Cómo podemos adaptarnos (y reconectar)
Ante este escenario, la propuesta de los expertos es clara: es necesario naturalizar este proceso y promover herramientas que nos permitan reconectar con los demás de forma consciente y adaptada a nuestra etapa vital.
Programas de estimulación cognitiva y social, iniciativas comunitarias y actividades intergeneracionales pueden jugar un papel fundamental. Pero también hay pequeños pasos individuales que pueden ayudar: retomar viejas amistades, decir si a más invitaciones, apuntarse a un taller, compartir un hobby o simplemente atreverse a iniciar una conversación. También existen aplicaciones pensadas para hacer amigos nuevos y compatibles como la de Timeleft.
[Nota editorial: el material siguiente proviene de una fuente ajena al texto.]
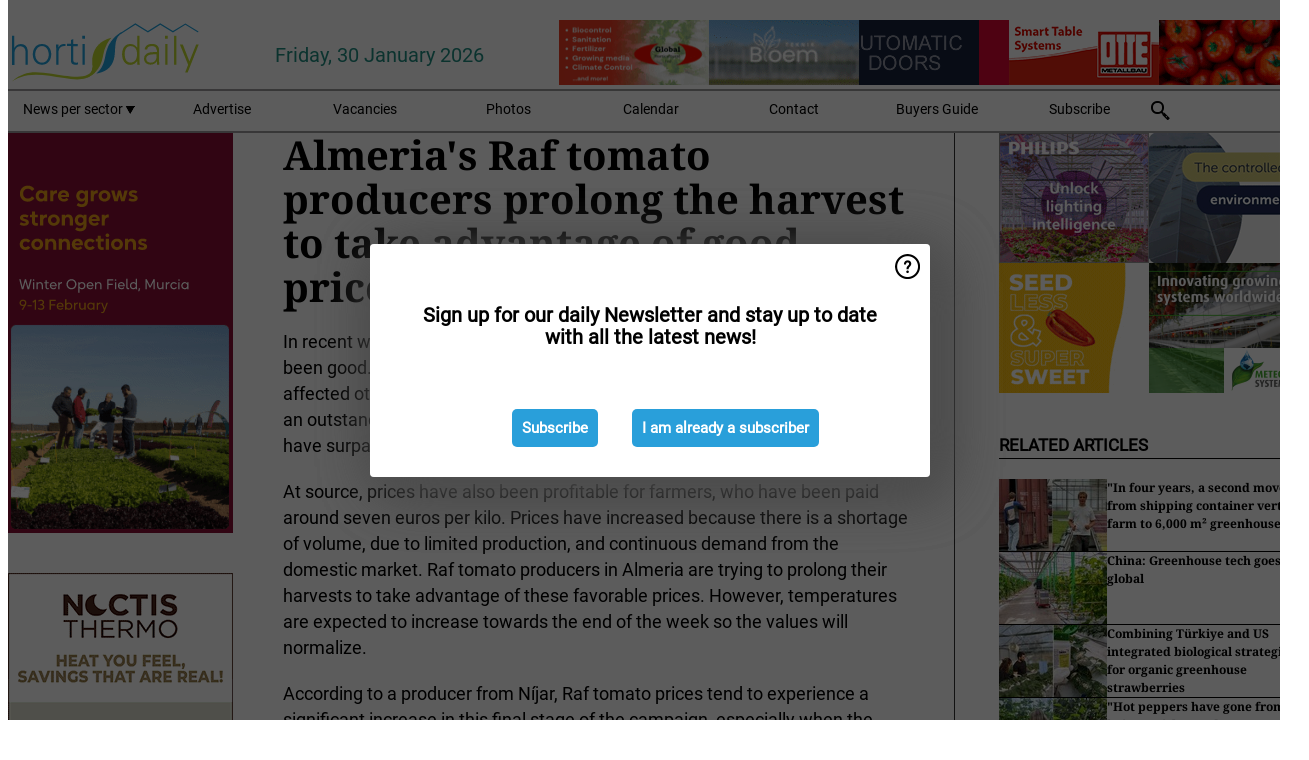

--- FILE ---
content_type: text/html; charset=utf-8
request_url: https://www.hortidaily.com/widget/top/1036/
body_size: -16
content:

    <section>
        <h2>Top 5 - last month</h2>
        <ul>
                <li>
                    <a href="/article/9803907/canadian-grower-hilco-tamminga-passes-away/">
                        <article>Canadian grower Hilco Tamminga passes away</article>
                    </a>
                </li>
                <li>
                    <a href="/article/9801172/it-is-the-light-attracting-the-thrips-rather-than-the-sticky-card-itself/">
                        <article>&#x201C;It is the light attracting the thrips, rather than the sticky card itself&#x201D;</article>
                    </a>
                </li>
                <li>
                    <a href="/article/9803818/private-equity-embraces-horticulture-once-more/">
                        <article>Private equity embraces horticulture once more</article>
                    </a>
                </li>
                <li>
                    <a href="/article/9800274/finnish-growers-break-own-cucumber-record/">
                        <article>Finnish growers break own cucumber record</article>
                    </a>
                </li>
                <li>
                    <a href="/article/9795114/india-hydroponics-takes-root-in-andaman-nicobar/">
                        <article>India: Hydroponics takes root in Andaman, Nicobar</article>
                    </a>
                </li>
        </ul>
    </section>
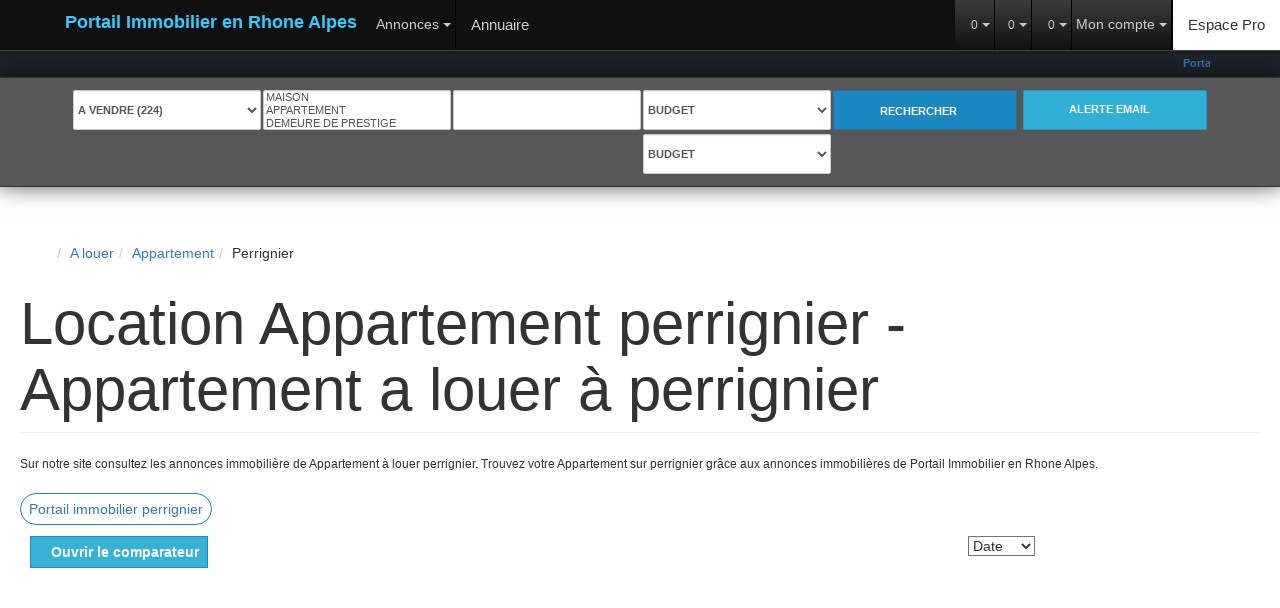

--- FILE ---
content_type: text/html; charset=UTF-8
request_url: https://www.immobilier-rhonealpes.net/ville_bien/perrignier_1_1_-_Location/a-louer-appartement-perrignier.html
body_size: 2329
content:
<!DOCTYPE html>
<html lang="en">
<head>
    <meta charset="utf-8">
    <meta name="viewport" content="width=device-width, initial-scale=1">
    <title></title>
    <style>
        body {
            font-family: "Arial";
        }
    </style>
    <script type="text/javascript">
    window.awsWafCookieDomainList = [];
    window.gokuProps = {
"key":"AQIDAHjcYu/GjX+QlghicBgQ/7bFaQZ+m5FKCMDnO+vTbNg96AF//FbQrryZ41JmkvmNlf9BAAAAfjB8BgkqhkiG9w0BBwagbzBtAgEAMGgGCSqGSIb3DQEHATAeBglghkgBZQMEAS4wEQQMRCz59vp0iNhOtmjPAgEQgDu7Gi1c9x0ZvmZ0glH5OKYbw1vi7zSf8f8+tH2YEckT5Z8I7bFwfywZ77EwIeMV8YtOGqFSnv6gclaiWg==",
          "iv":"CgAH8CJNgwAAAVDQ",
          "context":"zK1jfaLgJ//heqS+lSQWvPwMXu5AaExgZmZHKkRuRJQAwl5fSwXs+f9bim4RdV+am9yV9FeQECx1An54S0hpDBTJ7LDRTyR6q1bGppFlvpyc5zBC8hnGTAUqELSEQYYmN0k1ppUegYStiWwdZW8V7qrcCAKXs/[base64]//vVcPHLCicuZDB3QVwypU/7/lkuz8ob3EoUQYxlsR6TwzwaebqQbYx8Ot3cSNpb4B4kYEGc5wEj0PdU9LHcSE7eOQBJv0q+GsHG7FypmNKf23nMG3XKNZOWytxDomMWgrRLfMGRgSOhpWHP36ZCptQj4cRgi/3k606Yvs2AciHm0DdDejBCE+5Lw3vjtwvX2mjt8BCe1Bm9rtjzKpgjwS8XIZE00/UTNNbX/3Lhu0JhP0+XpBrVocvaXmeRlqfPwnSPcwJUWVPStB1WmLMUC5u4RS6BiaHnAYd5za/cw3TCjVy0QpjFA8z2TjAwLmiRAtaRs9CYcafMr8FGZxWHZKghsf7kjbGBmKsV2TodVDWj3PzvuJjXAZz6/CuzlNAUSOtPDYzA3OdXWKXg=="
};
    </script>
    <script src="https://7813e45193b3.47e58bb0.eu-west-3.token.awswaf.com/7813e45193b3/28fa1170bc90/1cc501575660/challenge.js"></script>
</head>
<body>
    <div id="challenge-container"></div>
    <script type="text/javascript">
        AwsWafIntegration.saveReferrer();
        AwsWafIntegration.checkForceRefresh().then((forceRefresh) => {
            if (forceRefresh) {
                AwsWafIntegration.forceRefreshToken().then(() => {
                    window.location.reload(true);
                });
            } else {
                AwsWafIntegration.getToken().then(() => {
                    window.location.reload(true);
                });
            }
        });
    </script>
    <noscript>
        <h1>JavaScript is disabled</h1>
        In order to continue, we need to verify that you're not a robot.
        This requires JavaScript. Enable JavaScript and then reload the page.
    </noscript>
</body>
</html>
Las prioridades se ordenan y cambian
Además, es importante reconocer que nuestras necesidades sociales cambian, y está bien. Tal vez no buscamos la intensidad de los 20, sino relaciones más profundas, honestas y alineadas con nuestros valores actuales. ¿Qué tan si te apuntas a ese curso de cerámica que tanto te apetece? ¿O si empiezas algún tipo de hobby en el que implique conocer a gente con tus mismos intereses?
Sentirse desconectado después de los 30 es más común de lo que parece, pero no es irreversible. Entender que nuestro cerebro también se transforma nos ayuda a ser más compasivos con nosotros mismos. Y saber que la vida social influye directamente en nuestro bienestar es una razón poderosa para seguir cultivando esos lazos, aunque ahora florezcan a otro ritmo.